The third lesson of the pandemic is the need to find the answer to the question: what comes
next?


Capitalism is going to take us down to darkness. But where is the working class going? How can
we act together in mass strikes? Where are the places in which workers can gather? How shall
we organize?


Human ingenuity is not in question. Solutions can be found to give people a way out of poverty,
to bring well-being to human communities, to stop the degradation of the earth, to find new
ways to live and prosper, to experiment and change. The working class has the ability to
change; capitalism lacks the will to change. Until the last robber baron and his paid politicians
are breathing their last breath in some desert island bunker, capitalism will hold on to the
“known” with the dead hand of short-term profits. Knowledge and expertise can be harnessed
but only in the service of life, in the service of the fairness and equity that the working-class
movement can bring. If capitalism is a world-wide system, our movement must also be worldwide.
Is the world ready for unity? Ready or not.

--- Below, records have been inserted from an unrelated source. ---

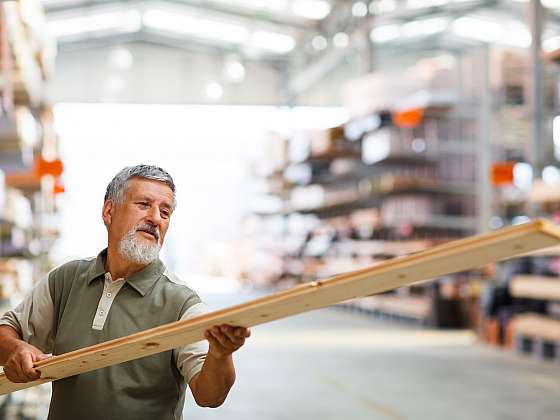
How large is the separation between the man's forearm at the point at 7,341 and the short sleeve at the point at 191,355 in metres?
0.33

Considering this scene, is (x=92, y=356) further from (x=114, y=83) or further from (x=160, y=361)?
(x=114, y=83)

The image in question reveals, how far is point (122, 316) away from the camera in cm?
183

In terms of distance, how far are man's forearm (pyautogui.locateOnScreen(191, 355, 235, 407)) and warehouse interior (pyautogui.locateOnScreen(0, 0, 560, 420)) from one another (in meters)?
0.74

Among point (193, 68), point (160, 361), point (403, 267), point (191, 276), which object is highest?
point (193, 68)

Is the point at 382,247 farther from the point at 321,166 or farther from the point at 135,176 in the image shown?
the point at 135,176

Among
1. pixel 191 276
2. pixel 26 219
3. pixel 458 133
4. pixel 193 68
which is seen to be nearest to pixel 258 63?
pixel 193 68

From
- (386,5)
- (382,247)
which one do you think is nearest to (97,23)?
(386,5)

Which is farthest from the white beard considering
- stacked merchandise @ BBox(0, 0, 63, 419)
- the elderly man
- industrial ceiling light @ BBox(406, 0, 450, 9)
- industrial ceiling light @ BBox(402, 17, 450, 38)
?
industrial ceiling light @ BBox(402, 17, 450, 38)

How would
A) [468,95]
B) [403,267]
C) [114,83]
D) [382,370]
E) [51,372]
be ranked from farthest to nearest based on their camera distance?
1. [114,83]
2. [468,95]
3. [382,370]
4. [51,372]
5. [403,267]

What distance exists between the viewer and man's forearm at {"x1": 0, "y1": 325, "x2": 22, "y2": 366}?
5.97 ft

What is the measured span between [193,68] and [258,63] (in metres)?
1.85

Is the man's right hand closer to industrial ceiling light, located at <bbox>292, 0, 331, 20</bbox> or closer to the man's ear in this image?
the man's ear

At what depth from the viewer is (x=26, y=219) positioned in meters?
6.00

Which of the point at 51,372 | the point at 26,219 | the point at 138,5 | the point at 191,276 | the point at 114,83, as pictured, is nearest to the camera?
the point at 51,372
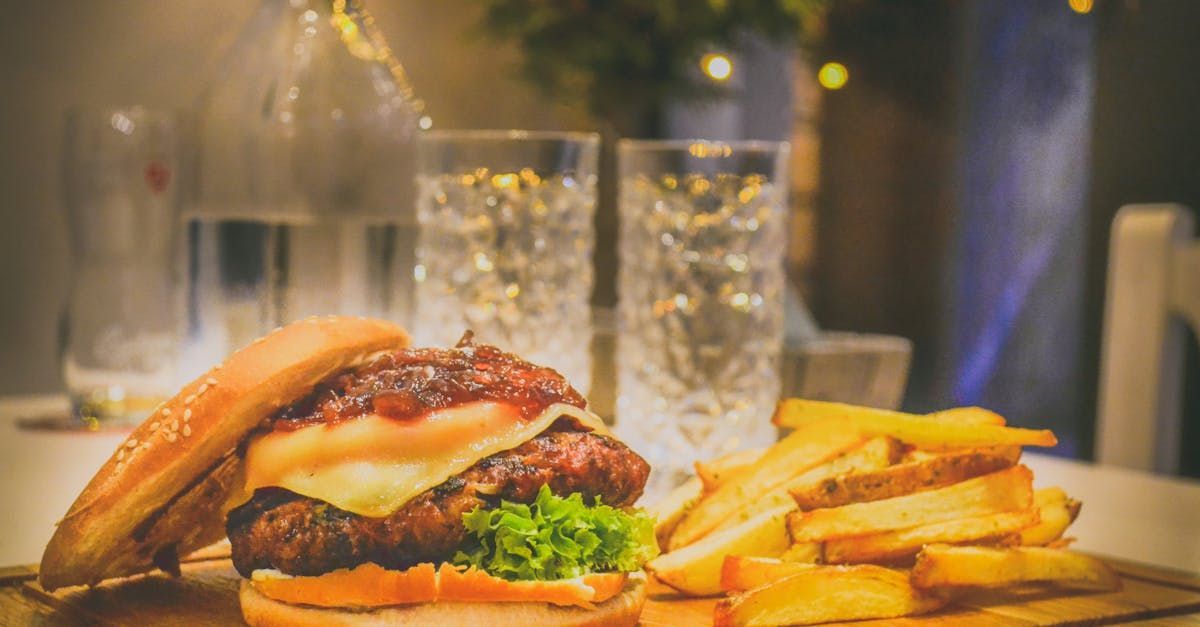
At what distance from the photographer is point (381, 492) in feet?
4.82

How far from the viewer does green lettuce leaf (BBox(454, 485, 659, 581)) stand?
1439 mm

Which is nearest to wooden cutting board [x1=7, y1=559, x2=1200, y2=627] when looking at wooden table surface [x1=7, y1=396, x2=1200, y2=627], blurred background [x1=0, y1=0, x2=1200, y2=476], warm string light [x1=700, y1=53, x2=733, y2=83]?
wooden table surface [x1=7, y1=396, x2=1200, y2=627]

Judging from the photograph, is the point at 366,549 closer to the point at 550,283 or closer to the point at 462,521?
the point at 462,521

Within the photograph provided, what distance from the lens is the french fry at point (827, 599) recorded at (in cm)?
150

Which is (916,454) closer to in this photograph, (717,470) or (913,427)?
(913,427)

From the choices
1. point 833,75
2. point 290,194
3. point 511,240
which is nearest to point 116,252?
point 290,194

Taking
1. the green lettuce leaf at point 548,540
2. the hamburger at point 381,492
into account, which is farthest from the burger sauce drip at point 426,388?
the green lettuce leaf at point 548,540

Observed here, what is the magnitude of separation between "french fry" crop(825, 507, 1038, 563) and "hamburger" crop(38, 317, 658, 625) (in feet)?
0.74

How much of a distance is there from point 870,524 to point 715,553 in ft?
0.61

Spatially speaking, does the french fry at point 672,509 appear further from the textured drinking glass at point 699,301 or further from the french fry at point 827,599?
the textured drinking glass at point 699,301

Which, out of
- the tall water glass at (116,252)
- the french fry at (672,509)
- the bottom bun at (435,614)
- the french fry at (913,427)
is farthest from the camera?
the tall water glass at (116,252)

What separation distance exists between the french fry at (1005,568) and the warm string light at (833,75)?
8.55 m

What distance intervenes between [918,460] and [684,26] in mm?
2128

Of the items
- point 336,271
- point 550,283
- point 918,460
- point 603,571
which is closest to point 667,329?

This lesson is yet to be learned.


JA


6 May 2020


The writer is a sympathizer of Internationalist Perspective

1 comment on “WHAT WE LEARN FROM THE CORONAVIRUS PANDEMIC”

  1. The posturing of governments that a pandemic is some sort of surprising visitation is yet another slight oh hand. Four years ago exercise Cygnus was held here in the UK to model just such an eventually. The outcome has never been made public, but the implication is that the predicted outcome was so devastating it was filed under top secret and no preparations made. The lack of ventilators and ppe is not unfortunate, but criminal. The 2003 SARs outbreak began research into vaccines, until the disease didn’t progress so, with no prospect of profit, research stopped. 17 years on the loss column is counted in lives, and rising. A system driven by profit rather than need cannot serve the cause of humanity.